In fact, it's the only way he can stay in contact with his offices, contractors, employees and clients-such as hospitals or health-care facilities-and meet with nurses. His tool of choice? A Sony VAIO laptop, used for presentations and handling e-mail. "[It's] my office," says Espino. "It's my only computer." He also uses a CardScan business card scanner from Corex Technologies; it scans business cards from contacts he's met on the road into his Microsoft Outlook contact management system housed in his laptop.
Espino also uses three phones: A GSM triband cell phone that allows him to communicate with people worldwide and also connect with his laptop so he can respond to e-mails; a satellite phone that's used for emergencies, such as when he travels to areas where it's difficult to get a cell phone connection; and a third phone that he uses strictly in the Philippines. "My triband cell phone bill is about $2,000 to $2,500 per month," he says.
Then there's the BlackBerry PDA, which Espino relies on to send and receive e-mails wirelessly, and a personal contact management tool from Handspring. "I rely on my mobile and wireless tools every day," says Espino, whose company posted sales of $1 million last year. "I wouldn't have a business without them."

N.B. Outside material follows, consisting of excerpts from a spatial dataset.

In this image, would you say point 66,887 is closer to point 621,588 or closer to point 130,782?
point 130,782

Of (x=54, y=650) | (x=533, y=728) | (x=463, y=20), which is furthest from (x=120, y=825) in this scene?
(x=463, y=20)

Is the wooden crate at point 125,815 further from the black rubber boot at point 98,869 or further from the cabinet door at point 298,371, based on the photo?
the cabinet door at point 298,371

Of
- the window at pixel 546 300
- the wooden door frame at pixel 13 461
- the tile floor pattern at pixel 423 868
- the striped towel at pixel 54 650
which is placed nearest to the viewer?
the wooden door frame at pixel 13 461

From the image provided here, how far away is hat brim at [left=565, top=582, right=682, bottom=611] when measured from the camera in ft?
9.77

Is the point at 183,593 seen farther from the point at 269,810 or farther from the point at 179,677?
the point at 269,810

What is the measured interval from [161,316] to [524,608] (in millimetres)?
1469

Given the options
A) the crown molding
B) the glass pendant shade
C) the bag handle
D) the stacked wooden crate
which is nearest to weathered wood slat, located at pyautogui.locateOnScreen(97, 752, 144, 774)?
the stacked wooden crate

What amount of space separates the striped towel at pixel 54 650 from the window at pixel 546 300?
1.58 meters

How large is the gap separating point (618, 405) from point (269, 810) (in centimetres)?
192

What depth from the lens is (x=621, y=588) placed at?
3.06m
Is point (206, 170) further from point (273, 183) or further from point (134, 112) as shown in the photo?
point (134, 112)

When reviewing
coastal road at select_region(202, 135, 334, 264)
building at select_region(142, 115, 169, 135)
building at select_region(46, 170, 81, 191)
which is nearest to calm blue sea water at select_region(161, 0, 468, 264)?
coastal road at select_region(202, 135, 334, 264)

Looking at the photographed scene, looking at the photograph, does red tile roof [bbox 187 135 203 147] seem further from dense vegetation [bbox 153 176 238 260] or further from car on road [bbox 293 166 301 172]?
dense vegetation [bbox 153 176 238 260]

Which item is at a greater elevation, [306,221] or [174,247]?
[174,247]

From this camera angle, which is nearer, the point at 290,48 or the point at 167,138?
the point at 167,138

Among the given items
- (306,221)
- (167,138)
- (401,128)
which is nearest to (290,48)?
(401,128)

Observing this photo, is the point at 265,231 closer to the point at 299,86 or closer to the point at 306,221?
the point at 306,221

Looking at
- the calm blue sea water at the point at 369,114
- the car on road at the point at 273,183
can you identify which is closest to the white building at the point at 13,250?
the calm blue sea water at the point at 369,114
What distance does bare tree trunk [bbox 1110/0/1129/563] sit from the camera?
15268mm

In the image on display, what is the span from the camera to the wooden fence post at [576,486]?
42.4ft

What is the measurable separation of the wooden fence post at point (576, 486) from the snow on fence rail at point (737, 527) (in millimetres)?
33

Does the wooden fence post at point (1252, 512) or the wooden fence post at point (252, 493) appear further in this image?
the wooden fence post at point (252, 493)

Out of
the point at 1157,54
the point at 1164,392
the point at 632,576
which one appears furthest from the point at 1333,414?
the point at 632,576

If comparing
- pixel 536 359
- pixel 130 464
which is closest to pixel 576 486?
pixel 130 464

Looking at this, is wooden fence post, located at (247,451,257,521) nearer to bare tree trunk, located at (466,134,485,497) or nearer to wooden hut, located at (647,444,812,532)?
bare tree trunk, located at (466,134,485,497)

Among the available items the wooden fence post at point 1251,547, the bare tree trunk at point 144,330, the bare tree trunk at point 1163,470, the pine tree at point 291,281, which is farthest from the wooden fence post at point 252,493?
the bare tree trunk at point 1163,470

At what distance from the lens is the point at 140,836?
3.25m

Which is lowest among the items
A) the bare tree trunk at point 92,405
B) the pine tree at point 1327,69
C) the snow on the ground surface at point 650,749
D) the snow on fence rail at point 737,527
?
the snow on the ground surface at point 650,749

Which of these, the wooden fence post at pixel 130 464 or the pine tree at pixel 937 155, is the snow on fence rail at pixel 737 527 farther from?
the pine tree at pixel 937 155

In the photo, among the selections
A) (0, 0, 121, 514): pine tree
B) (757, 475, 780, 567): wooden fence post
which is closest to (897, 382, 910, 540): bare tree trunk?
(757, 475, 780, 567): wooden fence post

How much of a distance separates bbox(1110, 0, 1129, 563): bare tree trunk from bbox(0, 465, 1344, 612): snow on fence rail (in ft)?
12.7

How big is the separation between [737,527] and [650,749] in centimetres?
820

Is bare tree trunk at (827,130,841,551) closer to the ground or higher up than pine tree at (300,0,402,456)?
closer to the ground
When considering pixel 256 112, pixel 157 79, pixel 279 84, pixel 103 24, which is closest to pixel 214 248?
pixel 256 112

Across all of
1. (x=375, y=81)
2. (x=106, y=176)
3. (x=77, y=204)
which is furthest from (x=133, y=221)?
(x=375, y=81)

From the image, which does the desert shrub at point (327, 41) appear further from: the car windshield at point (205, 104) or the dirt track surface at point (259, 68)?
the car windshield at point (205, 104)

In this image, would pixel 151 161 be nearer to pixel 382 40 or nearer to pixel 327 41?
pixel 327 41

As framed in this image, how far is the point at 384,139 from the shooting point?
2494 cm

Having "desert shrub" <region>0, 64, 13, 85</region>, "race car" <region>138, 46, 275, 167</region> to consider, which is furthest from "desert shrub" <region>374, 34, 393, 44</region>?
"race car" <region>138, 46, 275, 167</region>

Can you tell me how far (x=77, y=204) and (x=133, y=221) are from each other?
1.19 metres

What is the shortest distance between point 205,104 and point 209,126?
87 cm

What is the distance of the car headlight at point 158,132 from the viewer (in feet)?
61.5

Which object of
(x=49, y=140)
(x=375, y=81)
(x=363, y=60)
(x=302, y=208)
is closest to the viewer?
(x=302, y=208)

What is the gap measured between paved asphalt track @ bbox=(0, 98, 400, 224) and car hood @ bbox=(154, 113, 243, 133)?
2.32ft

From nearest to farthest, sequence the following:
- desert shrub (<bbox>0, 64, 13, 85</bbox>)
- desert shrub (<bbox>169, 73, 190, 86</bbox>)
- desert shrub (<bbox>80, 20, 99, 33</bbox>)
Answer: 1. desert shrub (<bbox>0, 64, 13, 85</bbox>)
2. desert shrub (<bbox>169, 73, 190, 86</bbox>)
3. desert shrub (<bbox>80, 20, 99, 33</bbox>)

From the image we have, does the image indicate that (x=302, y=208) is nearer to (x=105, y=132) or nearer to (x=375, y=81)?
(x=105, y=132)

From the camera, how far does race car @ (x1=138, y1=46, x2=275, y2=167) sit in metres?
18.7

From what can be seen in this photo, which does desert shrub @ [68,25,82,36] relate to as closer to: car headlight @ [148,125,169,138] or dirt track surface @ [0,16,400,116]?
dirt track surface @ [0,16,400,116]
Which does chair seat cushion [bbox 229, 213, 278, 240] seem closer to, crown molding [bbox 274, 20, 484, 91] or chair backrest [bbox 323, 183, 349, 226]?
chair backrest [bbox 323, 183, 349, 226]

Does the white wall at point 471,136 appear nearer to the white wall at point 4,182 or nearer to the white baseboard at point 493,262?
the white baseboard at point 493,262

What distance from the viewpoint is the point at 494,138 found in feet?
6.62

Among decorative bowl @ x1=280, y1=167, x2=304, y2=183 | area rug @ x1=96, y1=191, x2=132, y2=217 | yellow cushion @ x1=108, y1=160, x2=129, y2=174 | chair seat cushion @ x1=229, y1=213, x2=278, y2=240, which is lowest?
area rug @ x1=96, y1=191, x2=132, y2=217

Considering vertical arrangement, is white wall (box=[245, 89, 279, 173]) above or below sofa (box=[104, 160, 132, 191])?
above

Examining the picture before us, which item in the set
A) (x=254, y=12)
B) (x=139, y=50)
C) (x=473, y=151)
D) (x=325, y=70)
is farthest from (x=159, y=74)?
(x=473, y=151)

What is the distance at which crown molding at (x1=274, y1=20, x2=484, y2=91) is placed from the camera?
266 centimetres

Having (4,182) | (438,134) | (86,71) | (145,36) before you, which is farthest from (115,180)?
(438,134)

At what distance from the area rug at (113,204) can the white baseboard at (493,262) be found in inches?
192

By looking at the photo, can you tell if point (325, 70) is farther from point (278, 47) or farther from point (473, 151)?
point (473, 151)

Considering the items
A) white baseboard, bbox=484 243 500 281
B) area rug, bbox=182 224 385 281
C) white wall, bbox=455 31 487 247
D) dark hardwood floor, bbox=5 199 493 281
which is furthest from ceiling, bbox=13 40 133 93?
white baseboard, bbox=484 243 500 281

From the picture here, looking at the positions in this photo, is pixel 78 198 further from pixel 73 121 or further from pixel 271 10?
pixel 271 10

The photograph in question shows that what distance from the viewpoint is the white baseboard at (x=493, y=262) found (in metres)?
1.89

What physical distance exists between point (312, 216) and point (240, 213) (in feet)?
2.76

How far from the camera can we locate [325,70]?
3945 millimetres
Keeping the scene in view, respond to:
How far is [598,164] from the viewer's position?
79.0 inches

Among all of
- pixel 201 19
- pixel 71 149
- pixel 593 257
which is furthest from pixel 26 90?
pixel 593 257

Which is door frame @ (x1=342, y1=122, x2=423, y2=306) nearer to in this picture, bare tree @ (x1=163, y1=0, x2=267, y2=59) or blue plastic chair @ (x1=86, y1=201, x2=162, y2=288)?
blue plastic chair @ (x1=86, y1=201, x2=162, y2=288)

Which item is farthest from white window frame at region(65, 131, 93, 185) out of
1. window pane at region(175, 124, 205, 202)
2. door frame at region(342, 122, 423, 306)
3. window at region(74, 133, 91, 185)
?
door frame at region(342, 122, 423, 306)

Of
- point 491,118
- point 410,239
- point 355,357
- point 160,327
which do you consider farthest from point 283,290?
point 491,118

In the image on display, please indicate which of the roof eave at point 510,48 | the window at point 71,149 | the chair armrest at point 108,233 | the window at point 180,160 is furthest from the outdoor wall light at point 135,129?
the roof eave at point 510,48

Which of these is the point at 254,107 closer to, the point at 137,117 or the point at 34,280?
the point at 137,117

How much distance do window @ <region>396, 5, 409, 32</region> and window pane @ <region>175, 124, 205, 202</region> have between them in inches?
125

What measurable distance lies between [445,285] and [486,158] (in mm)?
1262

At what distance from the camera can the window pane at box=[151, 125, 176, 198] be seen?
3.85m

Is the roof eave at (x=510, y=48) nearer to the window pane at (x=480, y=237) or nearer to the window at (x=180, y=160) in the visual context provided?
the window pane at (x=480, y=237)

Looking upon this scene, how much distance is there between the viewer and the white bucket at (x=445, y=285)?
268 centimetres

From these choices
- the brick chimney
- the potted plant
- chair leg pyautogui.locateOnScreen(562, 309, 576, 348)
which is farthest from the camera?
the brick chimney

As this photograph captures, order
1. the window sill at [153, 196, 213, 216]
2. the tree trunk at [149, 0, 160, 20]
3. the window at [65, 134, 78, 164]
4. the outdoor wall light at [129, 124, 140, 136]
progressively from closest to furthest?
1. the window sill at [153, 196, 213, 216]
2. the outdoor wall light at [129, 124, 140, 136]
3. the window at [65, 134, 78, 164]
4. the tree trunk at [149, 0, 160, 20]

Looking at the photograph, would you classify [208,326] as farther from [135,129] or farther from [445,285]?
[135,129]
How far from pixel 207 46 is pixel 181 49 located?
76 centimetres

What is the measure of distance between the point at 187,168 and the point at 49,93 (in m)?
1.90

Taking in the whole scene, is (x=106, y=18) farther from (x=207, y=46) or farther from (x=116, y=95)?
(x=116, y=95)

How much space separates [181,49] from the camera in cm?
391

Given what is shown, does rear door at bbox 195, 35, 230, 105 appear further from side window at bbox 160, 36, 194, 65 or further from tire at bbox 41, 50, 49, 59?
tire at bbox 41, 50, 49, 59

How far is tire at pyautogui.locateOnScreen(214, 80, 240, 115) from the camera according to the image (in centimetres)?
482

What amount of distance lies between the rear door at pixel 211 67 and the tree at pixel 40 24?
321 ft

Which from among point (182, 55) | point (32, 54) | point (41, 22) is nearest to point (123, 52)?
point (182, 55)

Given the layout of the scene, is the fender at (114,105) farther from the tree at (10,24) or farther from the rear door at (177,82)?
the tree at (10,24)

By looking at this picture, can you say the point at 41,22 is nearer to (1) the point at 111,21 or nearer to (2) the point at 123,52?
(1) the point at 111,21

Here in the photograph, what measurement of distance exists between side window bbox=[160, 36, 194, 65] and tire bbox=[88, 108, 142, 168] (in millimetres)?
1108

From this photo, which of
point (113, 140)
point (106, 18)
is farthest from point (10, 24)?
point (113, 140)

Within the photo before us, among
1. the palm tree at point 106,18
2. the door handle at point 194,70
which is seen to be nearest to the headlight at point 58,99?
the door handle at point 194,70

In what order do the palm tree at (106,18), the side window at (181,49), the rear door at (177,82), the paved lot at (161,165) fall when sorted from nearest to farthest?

Lock n' Walk: Carry sensitive data with the ThumbDrive Touch, a portable yet secure storage drive, which holds data only you can access. Every time you plug the drive into your laptop's USB port, its biometric fingerprint recognition system verifies your identity before you view the files.
Street Price: $229
Speak Up! Still haven't mastered thumb-typing? With MobiVoice, an attachment device for your BlackBerry, you don't have to-it lets you send voice e-mail messages without having to hunt and peck. And thanks to 100:1 voice-compression software, your recipients won't get slowed down by huge files. You can record over 300 minutes of voice messages for recipients, but they'll need CYBIT's free, downloadable software to hear them.
Street price: $95.50
Camera Sly: Snapping pictures during your next business trip is a breeze with the DSC-P9 digital camera. The tiny camera stores pictures on a 128MB Memory Stick, and images can be transferred to Sony's portable digital photo printer, the DPP-MP1. The borderless, full-color photos it generates are beauties to behold.
DSC-P9 and DPP-MP1
Street Prices: $600 (camera) $280 (printer)
Show Off: Put a little pizzazz in your next presentation with Dell's 3100MP projector. Easy to use and set up, this 3.5-pound, 2.2-inch-thin projector comes bundled with a carrying case and a remote control. With 1027x768 XGA resolution and 1050 ANSI lumens of brightness, you can be sure any presentation you give will be crisp. Featuring durable magnesium casing, it will withstand life on the road.